Explore the material:
a – In the forum thread, rewrite the paragraph beginning "Or maybe it actually was a mess up" as a short list of the two possible causes it offers.
b – Extract the part of the forum thread from "Or maybe it actually" to "thought they drew." word for word.

(Passage shown begins)

Mistakes happen as we all know but look at it this way, if the can stall long enough so the new lic package gets passed enery one will have to pay the higher fee for your permit.:lol:


----------



## DTrain (Mar 16, 2005)

I just tried to check to see if I had my 1 preference point from this year and got:

Bear Preference Points are currently unavailable, please try back 6/29/2007.


----------



## Chrissy (Apr 17, 2007)

Scout 2 said:


> Mistakes happen as we all know but look at it this way, if the can stall long enough so the new lic package gets passed enery one will have to pay the higher fee for your permit.:lol:


you are so right...when is the new fees supposed to take place???


----------



## wagoneer (Nov 22, 2004)

.480 said:


> This is why I say the dnr DOESN'T need any new license fee increases.
> They sound just like polititions playing the blame game.
> If dnr co's can come and seize legally purchased tags, then boy oh boy watch out. Maybe the deer, or small game tags in my wallet aren't valid either.
> The dnr has mud in their face and want the sportsmen to wipe it off for them.
> Persons who don't perform at their required jobs shouldn't keep getting MORE money. Maybe they should be out of jobs.


Or maybe it actually was a mess up at a contracted computor house and it's because they went with the lowest bidder (cheapest source). Or maybe it is a DNR person(s) that messed up and it is becuase they only pay enough to attract the worst administrative personel. 

I say that we should not spend our time bashing the DNR when we don't know the details and instead push for fair treatment of the hunters that thought they drew.

Whatever the source of the error, I hope there is a solution for the folks that thought they drew, esp. those that already bought tags.


----------



## JWICKLUND (Feb 13, 2005)

malainse said:


> So, what you are saying is a CO can seize a tag even if no violation of the law or an Admin rule ???? In the examples people were in violation.
> 
> Problem is he has a valid license but, no kill tag .... 34 people purchased a license before the system went down. (thats what DNR told me)


The tags will be voided out until the bugs are fixed. This means that if you get a tag again (when they offiicially are released) you can go get a new tag and surrender your old tag. If not the department will flag your name as having a non-valid tag and you will be paid a visit by a local CO. It is not a crime to have it, it is only a crime to use it.


----------



## swampbuck (Dec 23, 2004)

I hope they give me a point this year. That would be 3, even though I have paid for five. They will probably just leave me stuck at two for a few more years.:rant: :rant: :rant:


----------



## deepwoods (Nov 18, 2002)

JWICKLUND said:


> The tags will be voided out until the bugs are fixed. This means that if you get a tag again (when they offiicially are released) you can go get a new tag and surrender your old tag. If not the department will flag your name as having a non-valid tag and you will be paid a visit by a local CO. It is not a crime to have it, it is only a crime to use it.

(Passage shown ends)
(Given records begins)

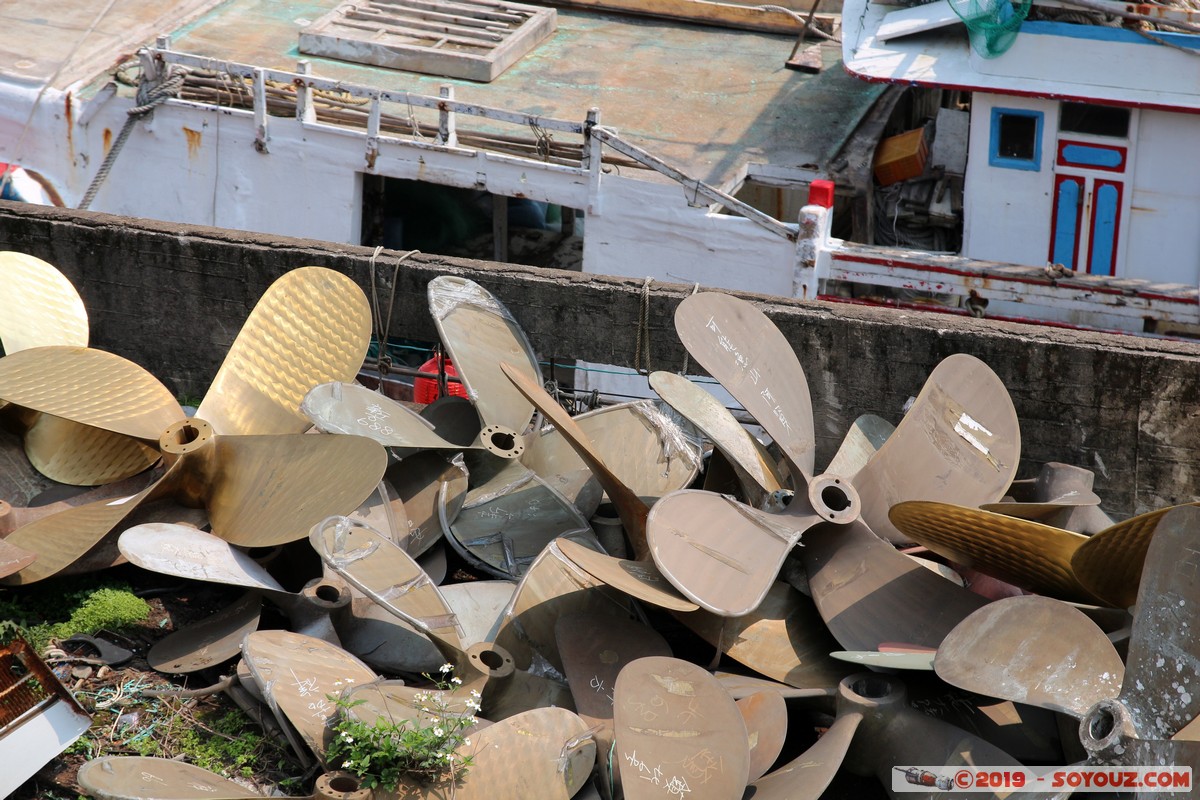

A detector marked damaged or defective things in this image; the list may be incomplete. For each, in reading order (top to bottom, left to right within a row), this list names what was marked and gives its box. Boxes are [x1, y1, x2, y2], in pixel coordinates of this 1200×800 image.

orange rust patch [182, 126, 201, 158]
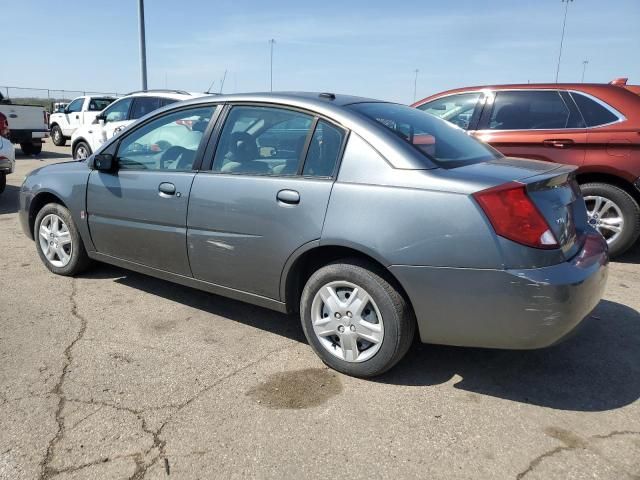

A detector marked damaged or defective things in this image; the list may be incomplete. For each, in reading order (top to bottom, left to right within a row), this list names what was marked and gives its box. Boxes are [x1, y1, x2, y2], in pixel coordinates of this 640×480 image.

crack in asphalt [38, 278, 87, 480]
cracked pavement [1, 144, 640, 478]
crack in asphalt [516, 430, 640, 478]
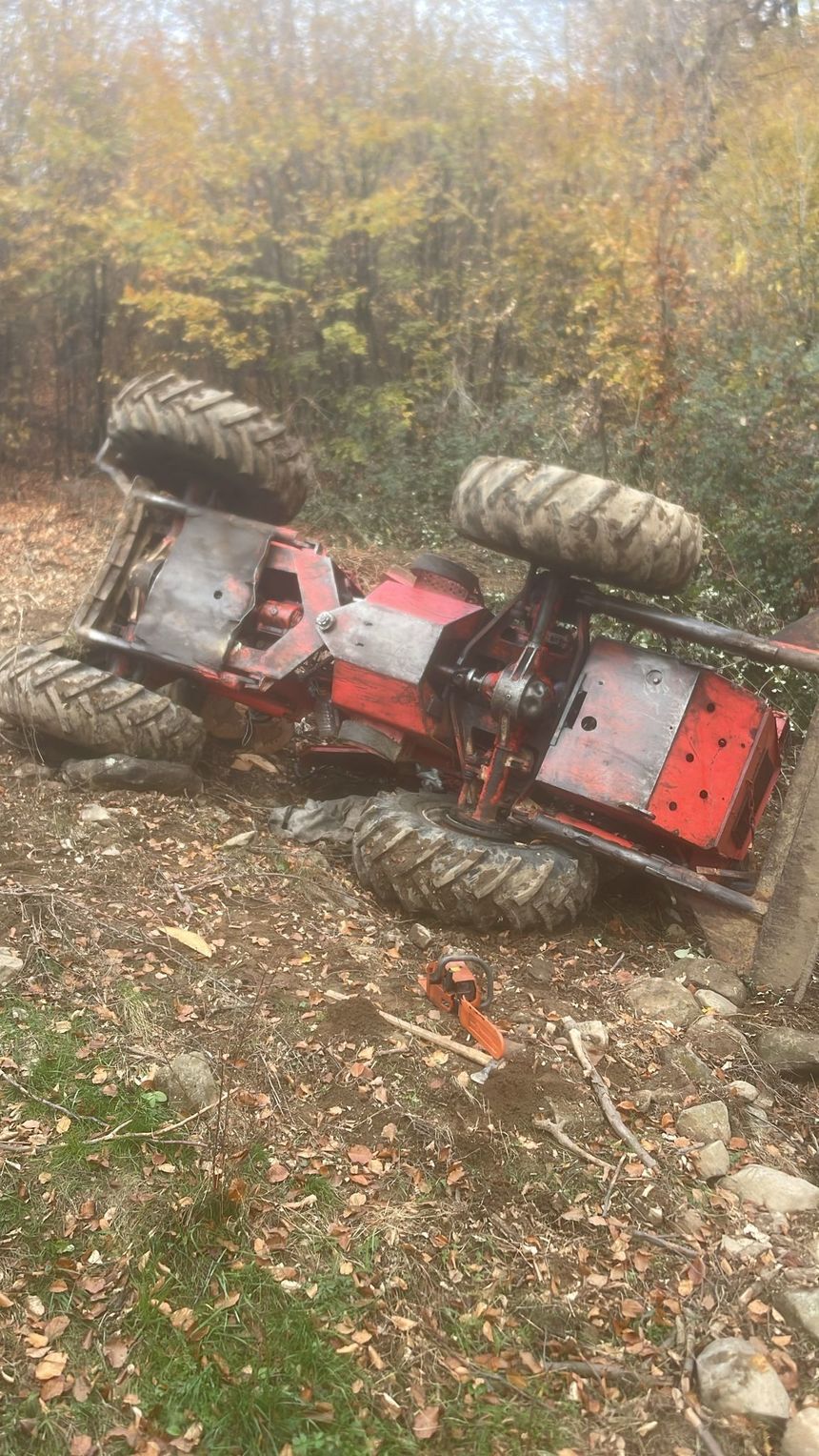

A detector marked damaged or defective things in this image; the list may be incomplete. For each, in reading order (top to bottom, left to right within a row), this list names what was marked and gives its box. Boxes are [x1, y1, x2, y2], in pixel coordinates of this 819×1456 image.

(Given records ends)

Task results:
a –
- The mistake may have been made at a contracted computer house, which was chosen because it was the lowest bidder (the cheapest source).
- The mistake may have been made by one or more DNR staff, because the DNR pays only enough to attract the worst administrative personnel.

b –
Or maybe it actually was a mess up at a contracted computor house and it's because they went with the lowest bidder (cheapest source). Or maybe it is a DNR person(s) that messed up and it is becuase they only pay enough to attract the worst administrative personel. 

I say that we should not spend our time bashing the DNR when we don't know the details and instead push for fair treatment of the hunters that thought they drew.